Recognizing Bad Wine

When you go wine tasting, you don’t expect to like everything you try.  In most cases, that’s simply a matter of taste.  No winery is capable of appealing to everyone and no visitor is required to like everything he or she samples.  But here we’re not talking about a wine you just don’t enjoy.  It doesn’t happen often but in some rare cases, the wine that’s put in you glass is simply tainted.  Sadly, it happens with bottles that you bring home from the store, too.

Photo courtesy of Sentara Healthcare.

When it happens in a tasting room, it’s fairly important to recognize the flaw in what you’re tasting and report it to the server or the tasting room manager.  They want to know if there’s a problem and prevent shipment of wines that are simply bad.  Each of the following instances has happened to us at one time or another although, as we say, it’s been rare.

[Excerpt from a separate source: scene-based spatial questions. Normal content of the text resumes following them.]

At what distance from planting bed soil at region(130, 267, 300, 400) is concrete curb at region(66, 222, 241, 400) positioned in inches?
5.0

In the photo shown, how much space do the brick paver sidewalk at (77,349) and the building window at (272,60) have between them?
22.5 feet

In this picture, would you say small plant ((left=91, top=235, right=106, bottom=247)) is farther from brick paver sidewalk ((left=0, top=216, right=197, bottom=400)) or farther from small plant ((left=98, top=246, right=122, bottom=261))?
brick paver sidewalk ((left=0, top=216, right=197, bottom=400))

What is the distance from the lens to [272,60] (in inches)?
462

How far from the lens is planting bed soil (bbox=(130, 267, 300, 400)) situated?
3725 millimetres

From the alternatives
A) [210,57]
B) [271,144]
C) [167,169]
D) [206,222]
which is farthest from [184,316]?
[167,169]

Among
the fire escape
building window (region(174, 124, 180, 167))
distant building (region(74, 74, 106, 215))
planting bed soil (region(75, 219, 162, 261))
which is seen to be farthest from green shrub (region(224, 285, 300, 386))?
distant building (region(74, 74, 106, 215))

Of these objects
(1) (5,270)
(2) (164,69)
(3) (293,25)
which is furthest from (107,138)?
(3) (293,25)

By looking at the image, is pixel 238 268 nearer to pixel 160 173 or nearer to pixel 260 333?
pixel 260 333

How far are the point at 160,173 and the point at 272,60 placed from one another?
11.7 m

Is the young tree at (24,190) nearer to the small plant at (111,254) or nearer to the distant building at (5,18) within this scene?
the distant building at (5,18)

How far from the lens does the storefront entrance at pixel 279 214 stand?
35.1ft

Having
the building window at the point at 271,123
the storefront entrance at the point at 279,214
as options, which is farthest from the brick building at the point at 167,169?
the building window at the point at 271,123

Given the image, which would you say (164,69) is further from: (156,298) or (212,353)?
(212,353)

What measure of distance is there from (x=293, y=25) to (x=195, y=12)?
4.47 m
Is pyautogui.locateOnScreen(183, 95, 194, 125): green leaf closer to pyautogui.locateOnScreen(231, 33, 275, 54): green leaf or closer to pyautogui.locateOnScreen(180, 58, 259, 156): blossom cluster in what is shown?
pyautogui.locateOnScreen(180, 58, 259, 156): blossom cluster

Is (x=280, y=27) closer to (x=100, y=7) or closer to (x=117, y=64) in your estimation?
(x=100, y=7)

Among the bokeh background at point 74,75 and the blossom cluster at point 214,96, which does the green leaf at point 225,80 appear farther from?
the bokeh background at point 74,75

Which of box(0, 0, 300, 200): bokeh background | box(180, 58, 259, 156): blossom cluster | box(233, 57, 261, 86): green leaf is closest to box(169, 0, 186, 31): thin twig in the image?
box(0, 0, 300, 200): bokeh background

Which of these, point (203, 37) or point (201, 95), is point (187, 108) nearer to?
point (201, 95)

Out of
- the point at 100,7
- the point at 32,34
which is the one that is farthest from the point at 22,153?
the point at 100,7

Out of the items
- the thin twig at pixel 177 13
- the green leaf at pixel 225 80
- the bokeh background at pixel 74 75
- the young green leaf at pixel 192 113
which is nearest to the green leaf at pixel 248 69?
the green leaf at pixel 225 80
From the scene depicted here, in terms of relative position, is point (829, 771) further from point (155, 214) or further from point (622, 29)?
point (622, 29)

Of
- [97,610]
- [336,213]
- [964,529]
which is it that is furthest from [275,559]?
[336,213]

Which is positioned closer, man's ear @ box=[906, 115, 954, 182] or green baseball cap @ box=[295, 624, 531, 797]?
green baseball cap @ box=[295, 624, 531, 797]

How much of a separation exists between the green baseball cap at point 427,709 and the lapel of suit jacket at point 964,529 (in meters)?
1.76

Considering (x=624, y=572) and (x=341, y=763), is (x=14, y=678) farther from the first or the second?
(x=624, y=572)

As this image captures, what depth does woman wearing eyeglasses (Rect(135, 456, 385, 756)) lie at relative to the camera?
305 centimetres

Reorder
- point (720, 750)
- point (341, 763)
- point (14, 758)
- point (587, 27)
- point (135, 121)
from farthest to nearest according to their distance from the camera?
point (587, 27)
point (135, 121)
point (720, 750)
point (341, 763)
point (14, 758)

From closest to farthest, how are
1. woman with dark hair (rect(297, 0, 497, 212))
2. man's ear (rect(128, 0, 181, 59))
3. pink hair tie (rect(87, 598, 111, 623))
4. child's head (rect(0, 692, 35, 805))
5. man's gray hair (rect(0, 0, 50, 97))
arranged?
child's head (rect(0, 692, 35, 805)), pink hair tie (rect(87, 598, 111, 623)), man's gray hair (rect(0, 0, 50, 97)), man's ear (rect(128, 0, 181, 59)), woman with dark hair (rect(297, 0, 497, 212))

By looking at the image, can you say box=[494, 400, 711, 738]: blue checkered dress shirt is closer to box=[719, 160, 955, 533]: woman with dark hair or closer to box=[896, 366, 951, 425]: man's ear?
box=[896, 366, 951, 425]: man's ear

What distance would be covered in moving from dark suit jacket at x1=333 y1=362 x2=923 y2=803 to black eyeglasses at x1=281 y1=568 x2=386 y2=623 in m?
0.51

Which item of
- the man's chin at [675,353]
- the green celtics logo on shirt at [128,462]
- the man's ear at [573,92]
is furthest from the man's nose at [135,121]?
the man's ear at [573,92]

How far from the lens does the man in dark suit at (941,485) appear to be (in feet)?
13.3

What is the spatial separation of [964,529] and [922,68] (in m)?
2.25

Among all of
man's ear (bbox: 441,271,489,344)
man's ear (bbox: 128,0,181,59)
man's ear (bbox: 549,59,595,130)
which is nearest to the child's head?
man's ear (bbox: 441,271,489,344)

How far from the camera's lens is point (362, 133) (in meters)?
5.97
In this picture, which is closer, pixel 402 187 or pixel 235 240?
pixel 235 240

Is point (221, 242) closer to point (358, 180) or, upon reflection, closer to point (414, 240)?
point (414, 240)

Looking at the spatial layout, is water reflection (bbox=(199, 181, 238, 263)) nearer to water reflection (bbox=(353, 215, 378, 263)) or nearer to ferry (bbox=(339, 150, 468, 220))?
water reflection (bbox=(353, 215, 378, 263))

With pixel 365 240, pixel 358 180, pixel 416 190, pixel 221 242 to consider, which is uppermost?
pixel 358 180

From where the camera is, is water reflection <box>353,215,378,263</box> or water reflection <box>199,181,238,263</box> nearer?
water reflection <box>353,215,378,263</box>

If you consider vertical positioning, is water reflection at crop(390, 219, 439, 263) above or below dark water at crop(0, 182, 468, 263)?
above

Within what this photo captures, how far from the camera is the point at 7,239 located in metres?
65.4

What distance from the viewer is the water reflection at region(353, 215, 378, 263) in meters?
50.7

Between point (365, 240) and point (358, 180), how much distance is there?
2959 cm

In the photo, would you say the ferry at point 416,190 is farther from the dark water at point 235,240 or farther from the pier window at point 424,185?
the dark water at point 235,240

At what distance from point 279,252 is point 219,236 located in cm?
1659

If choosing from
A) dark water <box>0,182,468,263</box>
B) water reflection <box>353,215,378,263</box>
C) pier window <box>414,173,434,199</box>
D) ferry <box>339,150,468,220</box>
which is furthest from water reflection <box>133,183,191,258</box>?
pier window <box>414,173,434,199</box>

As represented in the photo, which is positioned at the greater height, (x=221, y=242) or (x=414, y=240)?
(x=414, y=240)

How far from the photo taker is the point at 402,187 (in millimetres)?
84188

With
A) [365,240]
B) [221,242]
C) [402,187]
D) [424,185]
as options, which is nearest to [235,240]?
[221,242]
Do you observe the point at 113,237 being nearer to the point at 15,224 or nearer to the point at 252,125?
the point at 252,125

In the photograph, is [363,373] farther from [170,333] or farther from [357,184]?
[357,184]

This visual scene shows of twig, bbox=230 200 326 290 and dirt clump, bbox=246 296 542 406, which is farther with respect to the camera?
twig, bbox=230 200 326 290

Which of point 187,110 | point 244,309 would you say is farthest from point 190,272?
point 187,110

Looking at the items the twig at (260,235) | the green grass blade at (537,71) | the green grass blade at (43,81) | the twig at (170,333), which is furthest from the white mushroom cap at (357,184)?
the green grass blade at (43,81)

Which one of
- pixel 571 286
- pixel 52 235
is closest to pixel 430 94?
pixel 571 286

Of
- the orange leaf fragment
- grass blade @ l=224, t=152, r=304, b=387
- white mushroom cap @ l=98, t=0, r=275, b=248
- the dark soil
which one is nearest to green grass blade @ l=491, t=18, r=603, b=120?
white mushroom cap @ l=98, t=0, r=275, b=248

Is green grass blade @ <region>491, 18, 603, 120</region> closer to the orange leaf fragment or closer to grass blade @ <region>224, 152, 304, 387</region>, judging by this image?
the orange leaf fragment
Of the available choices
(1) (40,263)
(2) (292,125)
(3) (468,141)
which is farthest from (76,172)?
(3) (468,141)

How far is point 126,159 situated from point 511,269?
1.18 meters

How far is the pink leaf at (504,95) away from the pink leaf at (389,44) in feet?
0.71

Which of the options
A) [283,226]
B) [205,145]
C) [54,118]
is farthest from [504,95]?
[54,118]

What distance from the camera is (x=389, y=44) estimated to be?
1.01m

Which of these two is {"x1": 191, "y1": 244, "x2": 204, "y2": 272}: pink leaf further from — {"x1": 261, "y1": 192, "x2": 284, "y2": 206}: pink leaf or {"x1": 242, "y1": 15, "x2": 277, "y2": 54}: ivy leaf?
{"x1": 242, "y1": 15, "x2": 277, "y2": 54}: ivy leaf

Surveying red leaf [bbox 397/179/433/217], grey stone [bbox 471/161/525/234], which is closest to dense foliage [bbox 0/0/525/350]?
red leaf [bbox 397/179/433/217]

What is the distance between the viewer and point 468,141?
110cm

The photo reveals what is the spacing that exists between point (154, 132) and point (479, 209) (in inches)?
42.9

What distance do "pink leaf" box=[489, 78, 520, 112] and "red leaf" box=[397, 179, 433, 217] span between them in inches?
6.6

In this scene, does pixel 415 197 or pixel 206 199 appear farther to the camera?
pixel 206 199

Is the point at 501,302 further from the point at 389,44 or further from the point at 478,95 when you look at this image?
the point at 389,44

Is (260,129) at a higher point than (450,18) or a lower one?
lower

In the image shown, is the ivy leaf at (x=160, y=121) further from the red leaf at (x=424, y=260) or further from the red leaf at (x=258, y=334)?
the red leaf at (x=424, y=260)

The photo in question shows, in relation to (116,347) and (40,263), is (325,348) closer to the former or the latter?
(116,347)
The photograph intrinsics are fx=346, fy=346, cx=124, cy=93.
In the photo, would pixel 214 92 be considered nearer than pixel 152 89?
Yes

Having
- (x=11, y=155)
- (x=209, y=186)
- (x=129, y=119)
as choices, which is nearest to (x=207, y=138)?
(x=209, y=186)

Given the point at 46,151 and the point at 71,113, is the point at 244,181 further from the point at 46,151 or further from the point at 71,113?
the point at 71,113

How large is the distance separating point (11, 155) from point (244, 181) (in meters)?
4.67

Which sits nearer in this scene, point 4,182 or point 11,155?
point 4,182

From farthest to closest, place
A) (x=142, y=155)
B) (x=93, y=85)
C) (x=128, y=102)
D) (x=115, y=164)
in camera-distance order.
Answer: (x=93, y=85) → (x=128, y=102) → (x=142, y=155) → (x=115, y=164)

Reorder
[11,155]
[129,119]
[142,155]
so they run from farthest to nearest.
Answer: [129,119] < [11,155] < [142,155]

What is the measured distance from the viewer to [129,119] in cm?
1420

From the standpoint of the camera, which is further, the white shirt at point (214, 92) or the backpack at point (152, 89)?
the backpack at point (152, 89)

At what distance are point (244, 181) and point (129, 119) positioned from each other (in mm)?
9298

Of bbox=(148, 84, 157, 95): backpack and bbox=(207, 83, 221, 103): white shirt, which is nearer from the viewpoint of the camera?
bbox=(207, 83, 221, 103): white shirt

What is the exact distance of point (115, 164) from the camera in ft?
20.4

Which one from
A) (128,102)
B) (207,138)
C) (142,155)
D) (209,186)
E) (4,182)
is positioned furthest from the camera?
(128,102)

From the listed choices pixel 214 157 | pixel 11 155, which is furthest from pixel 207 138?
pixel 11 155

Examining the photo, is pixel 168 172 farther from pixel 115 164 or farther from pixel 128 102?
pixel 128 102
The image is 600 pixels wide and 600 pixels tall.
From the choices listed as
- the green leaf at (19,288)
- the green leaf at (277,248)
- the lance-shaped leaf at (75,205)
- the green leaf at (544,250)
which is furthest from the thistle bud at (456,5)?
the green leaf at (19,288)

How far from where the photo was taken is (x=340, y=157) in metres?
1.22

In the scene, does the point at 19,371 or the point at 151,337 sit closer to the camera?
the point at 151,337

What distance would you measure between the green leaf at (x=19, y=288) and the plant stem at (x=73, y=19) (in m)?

  • Brett This taint is caused by the presence of a yeast called Brettanomyces, or brett for short. It is a bit difficult to discuss, for two reasons.  The first is that brett is only described in euphemisms, most often as “barnyard smell”.  It’s easy to get the point: Brett makes wine smell and taste really bad.  But the other difficulty is that some people (including winemakers) actually like a little bit of that smell.  And who’s to say much is “a little bit”?  Brett seems more prevalent in Pinot Noir, especially French Burgundies and is much sought after by some connoisseurs.  But if brett shows up in your glass and it’s clearly too much, mention it to your server, but be prepared to be told, “It’s supposed to taste that way.”
  • Corked wine Winemakers are not responsible for corked wine, but cork manufacturers are. There are some fungi in cork trees which may appear when the bark of trees is turned into bottle closures.  It’s a chemical called TCA (2,4,6 – trichloroanisole) or simply TCA.  Once in contact with the wine, it imparts an aroma and taste that is often described as wet cardboard.  Once corked, the wine cannot recover, no matter how long it’s aged or left to air out.  We were once at a renowned winery that is famous for their attention to the science involved in winemaking.  After a tour, we were served in a pleasant tasting room.  And to our dismay, the first Chardonnay served was corked.  We immediately told the server, who was abashed to be sure and she quickly took the cork.  The manufacturer and batch were identified on it.  She took it to the lab people in the back so they could eliminate those corks from future production. That’s why servers should smell the wine before pouring from a new bottle, avoiding serving corked wine to visitors.  This one did not.
  • Wine fault There are some cases in which a wine has an off taste, such as rotten eggs, discarded motor oil or swamp. In our experience, this problem occurs rarely, most often following a below average harvest.  Some winemakers, rather than accepting the fact that they won’t get good wine that year, play with it, adding chemicals and using techniques to “boost’ the wine.  In a few cases, all that effort just makes a poor wine into a bad one.  We well remember tasting the poor 2011 vintage at one of Napa Valley’s most famous wineries.  One of the wines tasted…rotten.  Our server told us that the wine was still young and would improve with age.  We tried using a Clef du Vin to see if age would make a difference, but it didn’t.  We have since been back to that winery, but we’re always on our guard when we taste there.